Textrl verwendet Verstärkungslernen, um Modelle für die Erzeugung von Textgenerierung zu optimieren. Es basiert auf den folgenden Bibliotheken:
gpt2 import pfrl
from textrl import TextRLEnv , TextRLActor , train_agent_with_evaluation
from transformers import AutoModelForCausalLM , AutoTokenizer
import logging
import sys
logging . basicConfig ( level = logging . INFO , stream = sys . stdout , format = '' )
checkpoint = "gpt2"
tokenizer = AutoTokenizer . from_pretrained ( checkpoint )
model = AutoModelForCausalLM . from_pretrained ( checkpoint , torch_dtype = "auto" , device_map = "auto" )
model = model . cuda ()
class MyRLEnv ( TextRLEnv ):
def get_reward ( self , input_item , predicted_list , finish ): # predicted will be the list of predicted token
reward = [ 0 ]
if finish :
reward = [ 1 ] # calculate reward score base on predicted_list
return reward
observaton_list = [{ "input" : "explain how attention work in seq2seq model" }]

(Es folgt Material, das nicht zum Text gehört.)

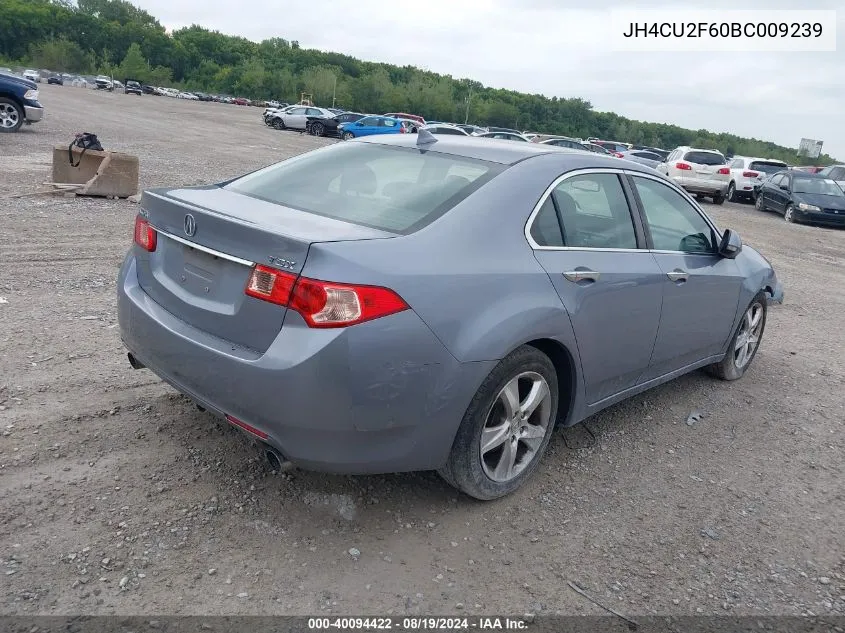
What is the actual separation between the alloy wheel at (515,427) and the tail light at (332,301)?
782mm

env = TextRLEnv ( model , tokenizer , observation_input = observaton_list , max_length = 20 , compare_sample = 2 )
actor = TextRLActor ( env , model , tokenizer ,
act_deterministically = False ,
temperature = 1.0 ,
top_k = 0 ,
top_p = 1.0 ,
repetition_penalty = 2 )
agent = actor . agent_ppo ( update_interval = 2 , minibatch_size = 2 , epochs = 10 )

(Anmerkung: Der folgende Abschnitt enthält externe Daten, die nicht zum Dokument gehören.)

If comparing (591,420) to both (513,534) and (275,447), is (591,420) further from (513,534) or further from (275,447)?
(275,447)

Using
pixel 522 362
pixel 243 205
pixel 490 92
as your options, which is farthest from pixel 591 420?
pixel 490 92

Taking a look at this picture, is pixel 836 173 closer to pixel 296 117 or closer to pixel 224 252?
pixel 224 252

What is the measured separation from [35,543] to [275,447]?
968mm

print ( actor . predict ( observaton_list [ 0 ]))
train_agent_with_evaluation (
agent ,
env ,
steps = 100 ,
eval_n_steps = None ,
eval_n_episodes = 1 ,
eval_interval = 2 ,
outdir = 'bloom—test' ,
)
print ( actor . predict ( observaton_list [ 0 ]))flan-t5Colab Beispiel: Google/Flan-T5-Base
import pfrl
from textrl import TextRLEnv , TextRLActor , train_agent_with_evaluation
from transformers import AutoModelForSeq2SeqLM , AutoTokenizer
import logging
import sys
logging . basicConfig ( level = logging . INFO , stream = sys . stdout , format = '' )

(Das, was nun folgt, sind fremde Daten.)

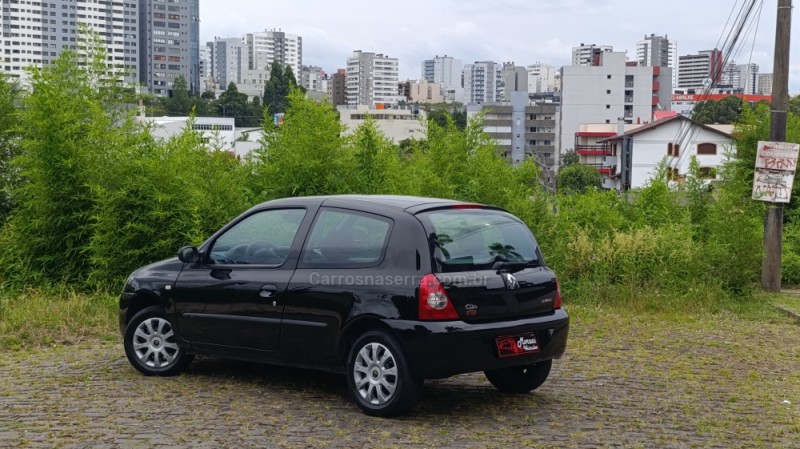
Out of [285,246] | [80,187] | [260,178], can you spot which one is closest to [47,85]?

tokenizer = AutoTokenizer . from_pretrained ( "google/flan-t5-base" )
model = AutoModelForSeq2SeqLM . from_pretrained ( "google/flan-t5-base" )
model . eval ()
model . cuda ()
sentiment = pipeline ( 'sentiment-analysis' , model = "cardiffnlp/twitter-roberta-base-sentiment" , tokenizer = "cardiffnlp/twitter-roberta-base-sentiment" , device = 0 , return_all_scores = True )
class MyRLEnv ( TextRLEnv ):
def get_reward ( self , input_item , predicted_list , finish ): # predicted will be the list of predicted token
reward = 0
if finish or len ( predicted_list [ 0 ]) >= self . env_max_length :
predicted_text = tokenizer . convert_tokens_to_string ( predicted_list [ 0 ])
# sentiment classifier
reward = sentiment ( input_item [ 'input' ] + predicted_text )[ 0 ][ 0 ][ 'score' ] * 10
return reward
observaton_list = [{ 'input' : 'i think dogecoin is' }]
env = MyRLEnv ( model , tokenizer , observation_input = observaton_list , compare_sample = 1 )
actor = TextRLActor ( env , model , tokenizer , optimizer = 'adamw' ,
temperature = 0.8 ,
top_k = 100 ,
top_p = 0.85 ,)
agent = actor . agent_ppo ( update_interval = 50 , minibatch_size = 3 , epochs = 10 , lr = 3e-4 )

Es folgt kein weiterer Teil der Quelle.